--- START OF Document passage ---

On this journey, he meets the comic relief of the show in the characters of Rutt and Tuke, two wayward moose that have a brilliantly overdone Canadian twang, with one liners that zip as quickly as the `eh's.' He also meets Koda, an orphaned baby bear who promises to take him to where the lights touch the earth in exchange for companionship and love. Wisely here these animals talk, but only to each other. When humans are around the usual grunts and growls prevail.

As the film heads toward the end and its surprising twist, Kenai finds that Koda is an orphan by his hand and that he can and will give up or change anything for love.

The secret to this movie is its beauty, ironically released as the Disney studio announced it is forsaking hand drawn animation in favor of total CG movies. While the success of `Nemo' and `Toy Story' can't be questioned, to give up what got you there is a shame, and in my opinion shows an amazing short sightedness.

--- END OF Document passage ---
--- START OF Records ---

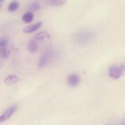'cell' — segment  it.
Masks as SVG:
<instances>
[{"instance_id":"cell-1","label":"cell","mask_w":125,"mask_h":125,"mask_svg":"<svg viewBox=\"0 0 125 125\" xmlns=\"http://www.w3.org/2000/svg\"><path fill=\"white\" fill-rule=\"evenodd\" d=\"M93 37H94V35L91 31L84 30L81 31V32L76 34L74 39L78 43L81 44V45H85L91 41Z\"/></svg>"},{"instance_id":"cell-2","label":"cell","mask_w":125,"mask_h":125,"mask_svg":"<svg viewBox=\"0 0 125 125\" xmlns=\"http://www.w3.org/2000/svg\"><path fill=\"white\" fill-rule=\"evenodd\" d=\"M55 57V51L52 49H48L42 54L39 61L38 66L40 68L45 67L46 64L52 61Z\"/></svg>"},{"instance_id":"cell-3","label":"cell","mask_w":125,"mask_h":125,"mask_svg":"<svg viewBox=\"0 0 125 125\" xmlns=\"http://www.w3.org/2000/svg\"><path fill=\"white\" fill-rule=\"evenodd\" d=\"M125 71V67L123 63L120 66H112L109 70V75L114 79H118L122 76Z\"/></svg>"},{"instance_id":"cell-4","label":"cell","mask_w":125,"mask_h":125,"mask_svg":"<svg viewBox=\"0 0 125 125\" xmlns=\"http://www.w3.org/2000/svg\"><path fill=\"white\" fill-rule=\"evenodd\" d=\"M17 109V105L13 104L9 107L3 114L0 116V123L9 119Z\"/></svg>"},{"instance_id":"cell-5","label":"cell","mask_w":125,"mask_h":125,"mask_svg":"<svg viewBox=\"0 0 125 125\" xmlns=\"http://www.w3.org/2000/svg\"><path fill=\"white\" fill-rule=\"evenodd\" d=\"M80 77L76 73L70 74L67 78V83L71 87H76L80 83Z\"/></svg>"},{"instance_id":"cell-6","label":"cell","mask_w":125,"mask_h":125,"mask_svg":"<svg viewBox=\"0 0 125 125\" xmlns=\"http://www.w3.org/2000/svg\"><path fill=\"white\" fill-rule=\"evenodd\" d=\"M20 81V78L15 74H10L5 78L4 84L7 85H13Z\"/></svg>"},{"instance_id":"cell-7","label":"cell","mask_w":125,"mask_h":125,"mask_svg":"<svg viewBox=\"0 0 125 125\" xmlns=\"http://www.w3.org/2000/svg\"><path fill=\"white\" fill-rule=\"evenodd\" d=\"M42 22H38V23H35V24L24 28L23 29V31L25 34H30V33H32L33 32H35L37 30H38L42 26Z\"/></svg>"},{"instance_id":"cell-8","label":"cell","mask_w":125,"mask_h":125,"mask_svg":"<svg viewBox=\"0 0 125 125\" xmlns=\"http://www.w3.org/2000/svg\"><path fill=\"white\" fill-rule=\"evenodd\" d=\"M50 37L51 36H50V34L48 32L43 31L35 35V38L36 40L42 41V40H43L45 39H50Z\"/></svg>"},{"instance_id":"cell-9","label":"cell","mask_w":125,"mask_h":125,"mask_svg":"<svg viewBox=\"0 0 125 125\" xmlns=\"http://www.w3.org/2000/svg\"><path fill=\"white\" fill-rule=\"evenodd\" d=\"M33 19H34V14L31 12H26L22 17V20L25 23H31Z\"/></svg>"},{"instance_id":"cell-10","label":"cell","mask_w":125,"mask_h":125,"mask_svg":"<svg viewBox=\"0 0 125 125\" xmlns=\"http://www.w3.org/2000/svg\"><path fill=\"white\" fill-rule=\"evenodd\" d=\"M38 45L34 40H31L28 43V50L31 53H34L37 50Z\"/></svg>"},{"instance_id":"cell-11","label":"cell","mask_w":125,"mask_h":125,"mask_svg":"<svg viewBox=\"0 0 125 125\" xmlns=\"http://www.w3.org/2000/svg\"><path fill=\"white\" fill-rule=\"evenodd\" d=\"M20 3L17 1H12L10 3L7 9L10 12H13L17 10L18 8H19Z\"/></svg>"},{"instance_id":"cell-12","label":"cell","mask_w":125,"mask_h":125,"mask_svg":"<svg viewBox=\"0 0 125 125\" xmlns=\"http://www.w3.org/2000/svg\"><path fill=\"white\" fill-rule=\"evenodd\" d=\"M10 54V51L6 47L0 48V56L4 59H7Z\"/></svg>"},{"instance_id":"cell-13","label":"cell","mask_w":125,"mask_h":125,"mask_svg":"<svg viewBox=\"0 0 125 125\" xmlns=\"http://www.w3.org/2000/svg\"><path fill=\"white\" fill-rule=\"evenodd\" d=\"M68 0H51V4L55 6H63L67 2Z\"/></svg>"},{"instance_id":"cell-14","label":"cell","mask_w":125,"mask_h":125,"mask_svg":"<svg viewBox=\"0 0 125 125\" xmlns=\"http://www.w3.org/2000/svg\"><path fill=\"white\" fill-rule=\"evenodd\" d=\"M30 8L31 10L32 11H37L38 10L40 9V6L39 4V2H34L30 6Z\"/></svg>"},{"instance_id":"cell-15","label":"cell","mask_w":125,"mask_h":125,"mask_svg":"<svg viewBox=\"0 0 125 125\" xmlns=\"http://www.w3.org/2000/svg\"><path fill=\"white\" fill-rule=\"evenodd\" d=\"M8 45V40L6 39H0V48L6 47Z\"/></svg>"},{"instance_id":"cell-16","label":"cell","mask_w":125,"mask_h":125,"mask_svg":"<svg viewBox=\"0 0 125 125\" xmlns=\"http://www.w3.org/2000/svg\"><path fill=\"white\" fill-rule=\"evenodd\" d=\"M4 1V0H0V3H1V2H3Z\"/></svg>"},{"instance_id":"cell-17","label":"cell","mask_w":125,"mask_h":125,"mask_svg":"<svg viewBox=\"0 0 125 125\" xmlns=\"http://www.w3.org/2000/svg\"><path fill=\"white\" fill-rule=\"evenodd\" d=\"M46 1H49V2H51V0H46Z\"/></svg>"},{"instance_id":"cell-18","label":"cell","mask_w":125,"mask_h":125,"mask_svg":"<svg viewBox=\"0 0 125 125\" xmlns=\"http://www.w3.org/2000/svg\"><path fill=\"white\" fill-rule=\"evenodd\" d=\"M0 8H1V6H0Z\"/></svg>"}]
</instances>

--- END OF Records ---

- [What is asked]
Write out the stretch of the movie review word for word, starting at the words "As the film" and stopping after the words "amazing short sightedness.". The entries have nothing to do with the movie review.

- [Exercise answer]
As the film heads toward the end and its surprising twist, Kenai finds that Koda is an orphan by his hand and that he can and will give up or change anything for love.

The secret to this movie is its beauty, ironically released as the Disney studio announced it is forsaking hand drawn animation in favor of total CG movies. While the success of `Nemo' and `Toy Story' can't be questioned, to give up what got you there is a shame, and in my opinion shows an amazing short sightedness.